MEG Achieves SOC 2 Type II Attestation!

At MEG, protecting sensitive healthcare data is a core part of who we are. That’s why we’re thrilled to announce that MEG has achieved the prestigious SOC 2 Type II attestation, a globally respected benchmark that reflects our commitment to privacy, security, and operational integrity.

We recently spoke with Guvanch Meredov, MEG’s Head of Compliance and Data Protection Officer, to learn more about what this milestone means for MEG, our customers, and the wider healthtech ecosystem.

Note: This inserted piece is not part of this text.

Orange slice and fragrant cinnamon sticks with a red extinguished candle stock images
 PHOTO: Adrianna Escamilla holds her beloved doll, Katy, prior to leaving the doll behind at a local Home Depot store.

In this blog, you'll discover:

  • What is SOC 2 Type II and why does it matter?

  • What does SOC 2 Type II evaluate?

  • How MEG Achieved SOC 2 Type II

  • What does this mean for our customers and partners?

  • What’s next in MEG’s compliance journey

  • Final Reflection

What is SOC 2 Type II and why does it matter?

SOC 2 Type II is one of the highest security standards in SaaS. Developed by the American Institute of Certified Public Accountants (AICPA), it goes beyond a one-time review, instead, it evaluates how effectively an organisation operates its data protection and security controls over 12 months.

While SOC 2 Type I assesses design at a single point in time, Type II proves that those controls are consistently implemented over months of real-world operation.

SOC 2 Type II  shows that our controls don’t just exist on paper, they’re consistently applied in real operations.
— Guvanch Meredov, Head of Compliance/DPO at MEG

For healthcare providers and regulated organisations working with us, this is a meaningful assurance - MEG can securely manage their sensitive data at scale with the highest standards of protection.

What does SOC 2 Type II evaluate?

The audit evaluates MEG’s controls across five key trust service principles:

  • Security — Protecting data against unauthorised access

  • Availability — Ensuring systems are reliable and operational

  • Confidentiality — Keeping sensitive information private

  • Processing Integrity — Ensuring systems operate correctly and without error

  • Privacy — Safeguarding personal data in line with regulations

The scope included our cloud infrastructure, encryption protocols, access controls, incident response, and more, providing a thorough evaluation of both technical and procedural safeguards.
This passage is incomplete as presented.